FIG. 9 depicts an example process for searching for emission factors, in accordance with some embodiments. When the EF 24 receives a semantic search request for emission factor(s) suggestions via the semantic search API 199, the EF may find an emission factor for a given material at 902. For example, the semantic search request may be for the material “butter”. As noted, the search is performed based on the embedding for “butter”. The embedding for “butter” may be augmented with additional information (also referred to as “attributes”) that further specifies the material. For example, the embedding for “butter” may be augmented with additional embeddings for one or more of the following: commodity code (e.g., an embedding for commodity code 02412), product group (e.g., an embedding for material type, such as diary), a supplier (e.g., an embedding for a source or manufacture of the material, such as Creamy Delights), and country/region (e.g., an embedding for a source of the material, such as Canada), and/or other information that can further specific the material.

At 902, a search is initiated based at least one the embedding which may include additional embeddings for the additional information that specifies the material of interest. For example, the EF 124 may perform a semantic search of the embedding store 125A for the embedding for “butter” which may further include the embeddings for attributes, such as “commodity code 02412, product diary, source Creamy Delights, and/or country Canada.”

At 904, the EF 124 may limit the search of the embedding store 125A by checking the stored embeddings (which are stored in the embedding store 125A and thus mapped to a corresponding emission factor) that have a same or similar commodity code. For example, the embedding for “butter” (or the embeddings for “butter” “commodity code 02412, product diary, source Creamy Delights, and/or country Canada”) are only compared to those stored embedding having the same or similar commodity code. In this way, the material being searched is only compared (see, e.g., compare embeddings at 10 at FIG. 2) to the stored embeddings (of the embeddings store 125A) that have the same commodity code of “02412”. In this way, the search time can be reduced by reducing the stored embeddings being searched.

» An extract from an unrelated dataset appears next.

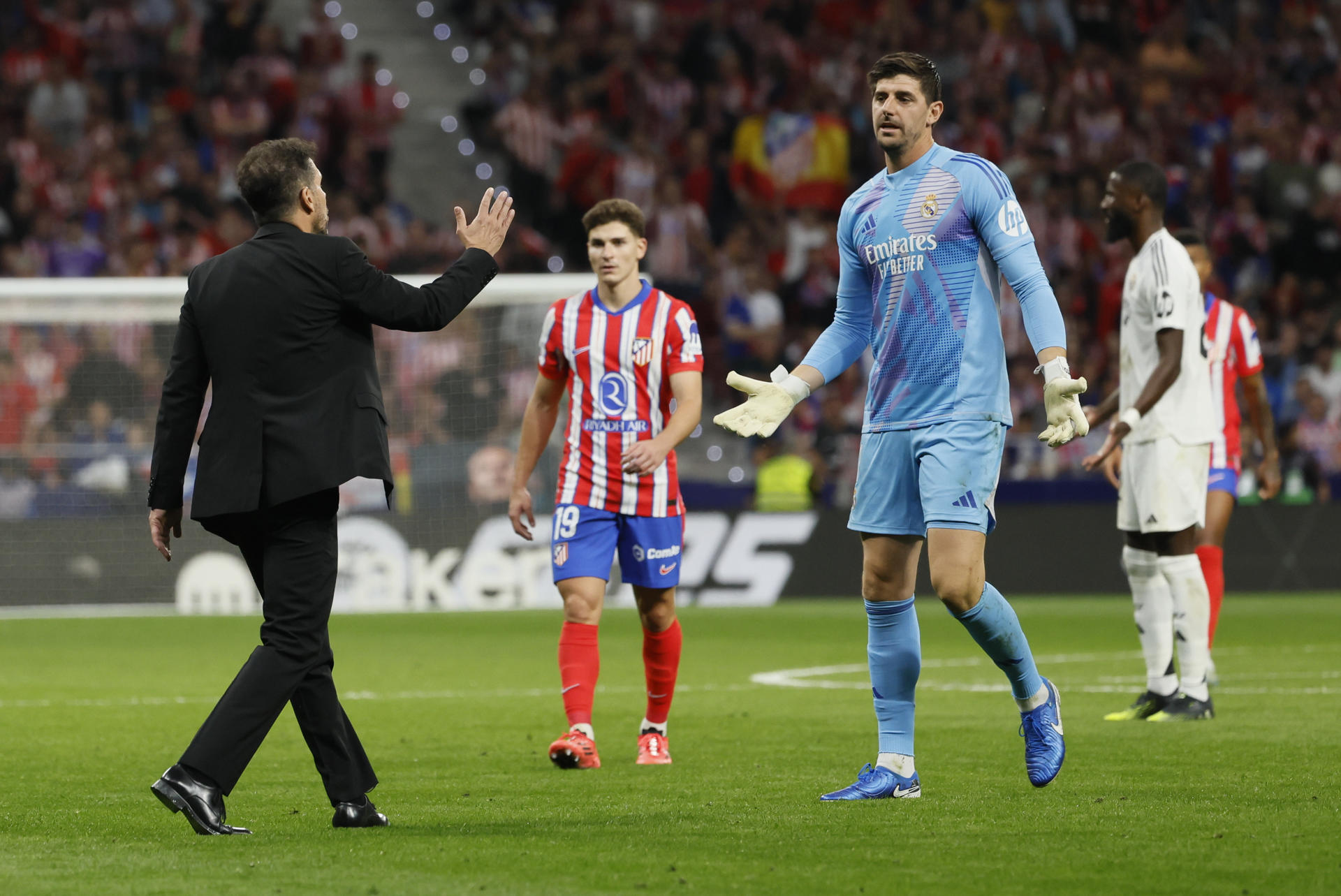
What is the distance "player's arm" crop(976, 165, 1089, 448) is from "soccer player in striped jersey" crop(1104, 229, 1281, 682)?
3.46 meters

At 906, the stored embeddings that are compared and match the embedding being searched may be filtered by geography. For example, if the embedding for “butter” finds a group of stored embeddings during the compare at 10 of FIG. 2, the EF 124 may filter the results based on geography. For example, if the embedding for “butter” results in 5 matching stored embeddings, the EF may filter the result set so that only the results from Canada remain. If, however, the result set is empty (which in this example, none of the stored embeddings are from Canada), the EF may provide the result set in an unfiltered form and/or use a default geography (e.g., Europe) to filter the results.

At 908, the stored embeddings (which are compared and match the embedding being searched) may be filtered based on validity period. As noted above with respect to FIG. 4, a validity range for the emission factors being obtained for the material may be specified. For example, if the embedding for “butter” finds a group of stored embeddings during the compare at 10 of FIG. 2, the EF 124 may filter the results such that only the results with emission factors after Jan. 1, 2024 (see, e.g., FIG. 4) are returned as suggestions to the client device 110. If, however, the result set is empty (which in this example, none of the stored embeddings have emission factors that were validated after Jan. 1, 2024), the EF may provide suggested emission factors in an unfiltered form (so emission factors that are “outdated” as they are before Jan. 1, 2024).

At 910, the final list of emission factors may then be provided to the PPF 122. For example, after the noted filtering, the remaining stored emission factors may then be provided by the EF 124 to the PPF 122 (see., e.g., 12 at FIG. 2).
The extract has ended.